#### [PASSAGE SHOWN]
[Start of Attachment]

The biggest mistake investors can make is to let their emotions come into play when an iconic American company like Intel Corporation (NASDAQ:INTC) loses its competitive edge.
It's the most common way institutions take individual investors' money. Institutions know that 9 out of 10 average investors will chase and buy stocks at their highs - as analysts upgrade them. Correspondingly, individual investors are expected to keep holding the stock as its price falls, and the institutions bail. Private investors are always the bag holders.
Intel Corporation has been in many individual investors' portfolios for decades, and it's an easy stock to get emotional about. Stockholders enjoyed a healthy 28% in 2013, despite the obvious tectonic shift in the computing world from PC to mobile and Intel's inability to move successfully into that new market.
Long-term investors in Intel are currently getting support from some analysts for holding on to the stock. Even as recently as last month, Citi upgraded its rating for Intel to "Buy," citing better-than-expected guidance on PC shipments.

[End of Attachment]

#### [GIVEN RECORDS]
[Start of Attachment]

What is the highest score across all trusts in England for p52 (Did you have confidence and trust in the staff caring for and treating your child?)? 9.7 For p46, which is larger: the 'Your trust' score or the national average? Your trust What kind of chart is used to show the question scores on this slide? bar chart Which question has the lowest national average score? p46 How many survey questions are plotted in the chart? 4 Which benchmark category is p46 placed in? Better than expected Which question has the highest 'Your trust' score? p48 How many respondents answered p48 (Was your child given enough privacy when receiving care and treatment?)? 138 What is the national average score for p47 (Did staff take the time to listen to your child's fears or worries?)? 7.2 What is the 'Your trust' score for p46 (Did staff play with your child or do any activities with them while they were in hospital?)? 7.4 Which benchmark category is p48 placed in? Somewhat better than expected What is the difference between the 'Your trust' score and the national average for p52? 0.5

[End of Attachment]
[Start of Attachment]

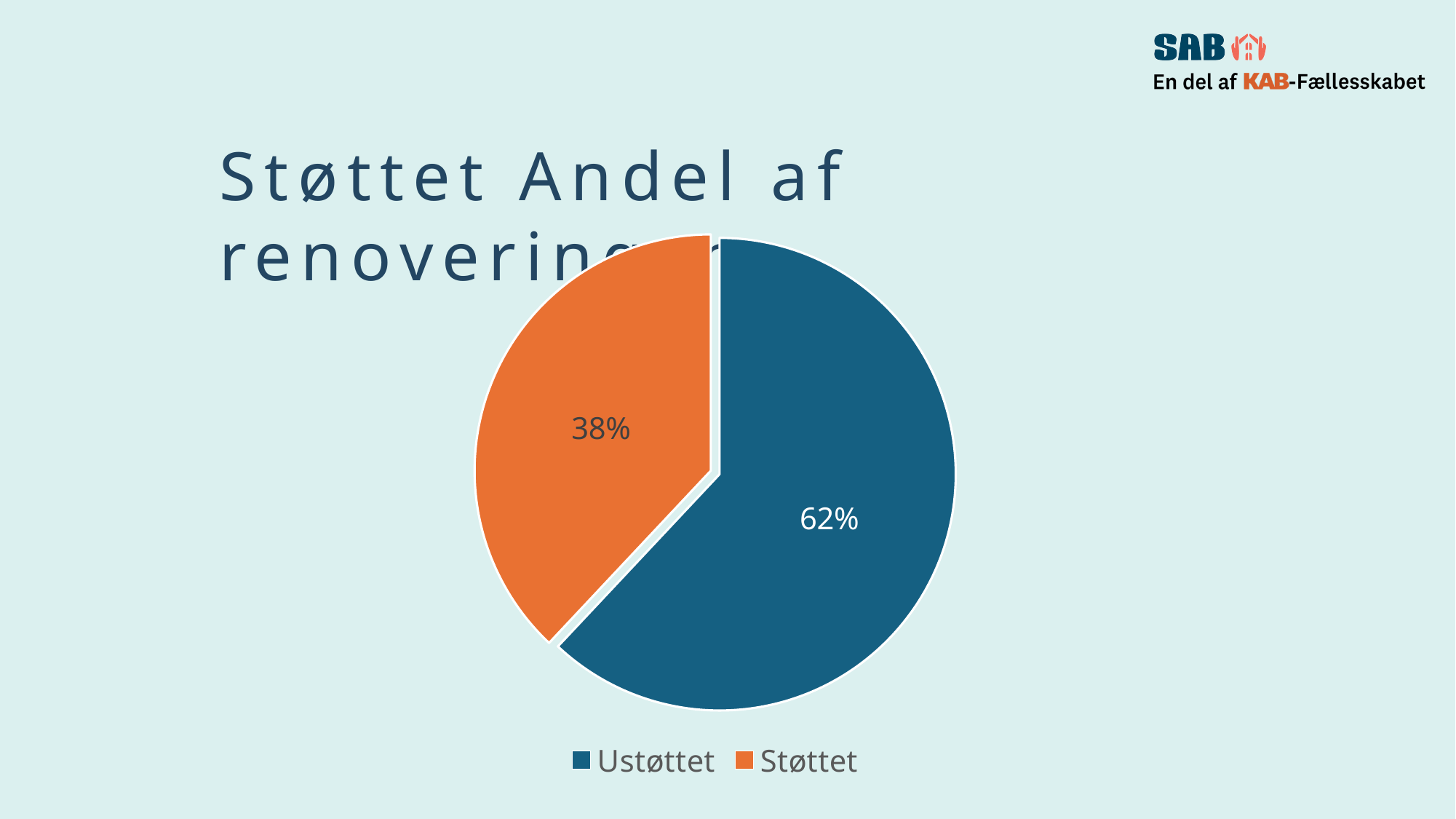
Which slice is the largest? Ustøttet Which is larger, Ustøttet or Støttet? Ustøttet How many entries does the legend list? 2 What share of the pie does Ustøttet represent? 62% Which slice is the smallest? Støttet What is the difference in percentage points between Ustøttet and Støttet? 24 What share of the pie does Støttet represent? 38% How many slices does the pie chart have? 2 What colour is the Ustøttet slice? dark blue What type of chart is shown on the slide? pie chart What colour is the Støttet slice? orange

[End of Attachment]

#### [PROBLEM SET]
- a) In one to three sentences, explain why the Intel commentary says letting emotions come into play is the most common way institutions take individual investors' money.
- b) According to the Intel commentary, what reason did Citi give when it upgraded Intel to "Buy"?
None of the tasks requires the records.

#### [EXERCISE RESULTS]
- a) Institutions know that nine out of ten average investors will chase and buy stocks at their highs as analysts upgrade them, and will then keep holding as the price falls while the institutions sell. Private investors are therefore left as the bag holders.

- b) Citi cited better-than-expected guidance on PC shipments.